On their third attempt at reaching a consensus, Gov. Rick Scott and the Cabinetagreed Friday to promote a deputy now on staff to the post of Florida Insurance Commissioner.
David Altmaier, 34, who has been with the Office of Insurance Regulation since 2008, was named to the $165,000-a-year job following another awkward clash between Scott and Chief Financial Officer Jeff Atwater.
As part of the deal, Altmaier’s outgoing boss, Kevin McCarty, will stay on board for an additional 60 days. McCarty had resigned, effective May 2, but already said he would help with the transition in advance of the start of hurricane season a month away.
“This guy is impressive,” Atwater said of Altmaier. “He is going to perform very well.”
Still, Altmaier’s selection emerged only after another deadlock ensued between Chief Financial Officer Jeff Atwater and Scott, who more than a year ago began pushing for McCarty’s ouster from the post he held since 2003.

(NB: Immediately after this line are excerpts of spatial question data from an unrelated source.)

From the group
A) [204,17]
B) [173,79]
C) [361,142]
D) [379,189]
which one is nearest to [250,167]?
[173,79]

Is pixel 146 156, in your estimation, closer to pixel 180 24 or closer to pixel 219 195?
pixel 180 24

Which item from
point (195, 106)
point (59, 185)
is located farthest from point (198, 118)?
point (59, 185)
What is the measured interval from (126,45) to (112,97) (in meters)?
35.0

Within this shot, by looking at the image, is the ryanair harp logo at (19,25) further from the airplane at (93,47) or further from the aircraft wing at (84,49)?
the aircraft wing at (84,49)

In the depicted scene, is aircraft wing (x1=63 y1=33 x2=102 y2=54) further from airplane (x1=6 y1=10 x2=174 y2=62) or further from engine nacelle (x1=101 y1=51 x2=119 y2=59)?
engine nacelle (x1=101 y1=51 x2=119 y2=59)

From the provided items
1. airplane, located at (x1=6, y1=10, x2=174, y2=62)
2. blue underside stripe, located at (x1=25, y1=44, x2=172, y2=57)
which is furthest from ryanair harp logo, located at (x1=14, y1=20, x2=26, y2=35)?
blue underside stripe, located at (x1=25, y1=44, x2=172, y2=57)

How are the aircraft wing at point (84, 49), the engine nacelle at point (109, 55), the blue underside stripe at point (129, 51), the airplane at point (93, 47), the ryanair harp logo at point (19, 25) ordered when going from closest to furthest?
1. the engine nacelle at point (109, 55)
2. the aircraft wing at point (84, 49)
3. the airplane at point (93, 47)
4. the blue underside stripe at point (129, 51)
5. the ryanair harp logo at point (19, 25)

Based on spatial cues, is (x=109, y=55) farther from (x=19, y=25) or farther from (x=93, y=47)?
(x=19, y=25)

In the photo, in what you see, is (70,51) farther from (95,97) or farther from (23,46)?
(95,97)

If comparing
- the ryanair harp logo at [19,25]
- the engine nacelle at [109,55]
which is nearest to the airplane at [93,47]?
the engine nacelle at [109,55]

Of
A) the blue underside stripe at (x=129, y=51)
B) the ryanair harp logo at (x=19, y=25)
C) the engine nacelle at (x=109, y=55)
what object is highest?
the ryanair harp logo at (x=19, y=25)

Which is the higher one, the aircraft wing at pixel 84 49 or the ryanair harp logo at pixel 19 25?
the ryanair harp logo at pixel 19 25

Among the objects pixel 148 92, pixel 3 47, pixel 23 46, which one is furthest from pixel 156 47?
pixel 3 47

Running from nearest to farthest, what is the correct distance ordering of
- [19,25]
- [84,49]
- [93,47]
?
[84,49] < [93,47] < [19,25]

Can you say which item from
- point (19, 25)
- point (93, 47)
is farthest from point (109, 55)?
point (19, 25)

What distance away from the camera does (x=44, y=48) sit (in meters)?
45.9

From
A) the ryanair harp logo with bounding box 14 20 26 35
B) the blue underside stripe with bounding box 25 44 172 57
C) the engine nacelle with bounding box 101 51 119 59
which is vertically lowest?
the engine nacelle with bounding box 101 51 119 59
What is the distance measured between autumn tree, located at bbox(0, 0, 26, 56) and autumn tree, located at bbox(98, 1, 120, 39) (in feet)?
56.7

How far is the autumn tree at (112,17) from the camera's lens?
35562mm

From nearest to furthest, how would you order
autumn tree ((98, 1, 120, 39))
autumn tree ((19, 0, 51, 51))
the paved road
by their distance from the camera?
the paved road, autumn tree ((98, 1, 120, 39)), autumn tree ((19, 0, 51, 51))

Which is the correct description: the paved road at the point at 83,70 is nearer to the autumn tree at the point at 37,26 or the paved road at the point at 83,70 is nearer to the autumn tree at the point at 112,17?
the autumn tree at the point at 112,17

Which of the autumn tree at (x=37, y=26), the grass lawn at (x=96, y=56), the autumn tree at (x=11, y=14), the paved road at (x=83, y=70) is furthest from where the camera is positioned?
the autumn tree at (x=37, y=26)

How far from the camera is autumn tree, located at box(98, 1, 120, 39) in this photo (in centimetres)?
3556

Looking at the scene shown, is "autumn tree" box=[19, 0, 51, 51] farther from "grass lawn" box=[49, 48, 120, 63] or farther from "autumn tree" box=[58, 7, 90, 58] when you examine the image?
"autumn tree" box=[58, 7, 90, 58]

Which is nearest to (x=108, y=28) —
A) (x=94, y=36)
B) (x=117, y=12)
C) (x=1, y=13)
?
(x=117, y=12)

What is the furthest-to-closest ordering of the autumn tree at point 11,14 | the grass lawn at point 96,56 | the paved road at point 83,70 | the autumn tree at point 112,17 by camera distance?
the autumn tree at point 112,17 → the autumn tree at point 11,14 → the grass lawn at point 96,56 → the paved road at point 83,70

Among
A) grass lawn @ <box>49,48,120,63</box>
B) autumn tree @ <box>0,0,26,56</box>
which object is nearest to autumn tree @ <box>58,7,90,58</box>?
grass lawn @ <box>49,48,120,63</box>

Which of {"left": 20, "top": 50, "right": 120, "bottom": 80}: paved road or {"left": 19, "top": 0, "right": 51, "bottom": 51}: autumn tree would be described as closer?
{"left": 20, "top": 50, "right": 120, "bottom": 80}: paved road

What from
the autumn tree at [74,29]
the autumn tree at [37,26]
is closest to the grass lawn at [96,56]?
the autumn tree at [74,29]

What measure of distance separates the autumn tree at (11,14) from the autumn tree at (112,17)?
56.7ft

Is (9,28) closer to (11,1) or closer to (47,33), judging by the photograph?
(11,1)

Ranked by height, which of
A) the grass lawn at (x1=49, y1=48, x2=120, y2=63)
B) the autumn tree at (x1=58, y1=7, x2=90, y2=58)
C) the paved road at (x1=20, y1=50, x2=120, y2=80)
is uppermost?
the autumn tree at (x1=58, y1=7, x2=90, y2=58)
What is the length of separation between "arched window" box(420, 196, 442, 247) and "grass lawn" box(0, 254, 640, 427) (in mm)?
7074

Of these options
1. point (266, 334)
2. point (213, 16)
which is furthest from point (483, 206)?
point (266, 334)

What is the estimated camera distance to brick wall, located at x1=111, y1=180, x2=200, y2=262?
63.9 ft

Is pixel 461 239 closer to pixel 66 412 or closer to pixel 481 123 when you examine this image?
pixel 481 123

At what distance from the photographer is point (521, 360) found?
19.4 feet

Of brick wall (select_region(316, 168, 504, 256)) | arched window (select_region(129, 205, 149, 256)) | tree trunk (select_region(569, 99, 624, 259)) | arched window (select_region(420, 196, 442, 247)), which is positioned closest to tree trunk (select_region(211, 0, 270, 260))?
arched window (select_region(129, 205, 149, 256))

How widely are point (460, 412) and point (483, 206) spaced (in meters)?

The leaders sifted through dozens of applicants for the job, only to turn to an in-house entry.
The Office of Insurance Regulation licenses companies, regulates rates and attempts to maintain a stable market for the industry and customers.
At Friday’s meeting, Atwater, a North Palm Beach resident, again first recommended Delray Beach Republican Rep. Bill Hager, a former Iowa insurance commissioner and longtime ally.
But, as in two earlier sessions that ended without choosing a commissioner, Hager proved unacceptable to Scott.
Scott’s own favorite applicant, Tampa-area Jeffrey Bragg, a retired insurance industry executive, had already been rejected by Atwater. State law requires that the governor and chief financial officer, who oversees the insurance commissioner’s office, must agree on a selection.
After Hager failed, Atwater’s fallback candidate, Deputy Commissioner Belinda Miller, also didn’t win Scott’s OK. So Atwater turned to Altmaier, the last of three applicants interviewed Friday by the panel.
Atwater was the lone participant to show up in person. Scott, Agriculture Commissioner Adam Putnam and Attorney General Pam Bondi, citing scheduling conflicts, joined the meeting by conference call.
Altmaier, though, evidently made an impression with his grasp of the insurance market, his focus on consumers and his views on a ruling Thursday by the Florida Supreme Court that is seen as threatening the workers’ compensation system.
He is getting a $50,000 pay raise from his current $115,000 salary as a deputy commissioner. Altmaier began as an examiner in the office in 2008 and worked his way up in the agency through various analyst and director roles.
Altmaier graduated from Western Kentucky University in 2004 with a degree in mathematics.
Still, the new commissioner was teaching high school math during Florida’s last catastrophic hurricane season, 2005, when three hurricanes crossed the state, including Katrina on course to New Orleans and Wilma, which blacked-out South Florida and caused almost $21 billion in damage.
Atwater said keeping McCarty around for a while will help. But Altmaier will be in charge.
“I think David Altmaier is going to be a very impressive and a very strong leader at OIR,” Atwater said. “I think he showed and displayed that today in front of everybody.
“But you haven’t been through that. … If something were to come early, he has another set of eyes and ears he can turn to for guidance,” Atwater said.
Industry groups praised the selection.
“Altmaier brings a balanced perspective, and his appointment grants continuity within the Office of Insurance Regulation, which will be extremely valuable,” the Florida Association for Insurance Reform said in a statement.
Atwater also defended the wide-ranging search, which ultimately ended right back in the Office of Insurance Regulation.
“Doesn’t that often happen?” Atwater said. “You look at sports and picking a head coach and companies that look all across the world.
“We had to do that,” he added. “We owed it to the people of Florida and to the department to do that, and right here there is” the best candidate.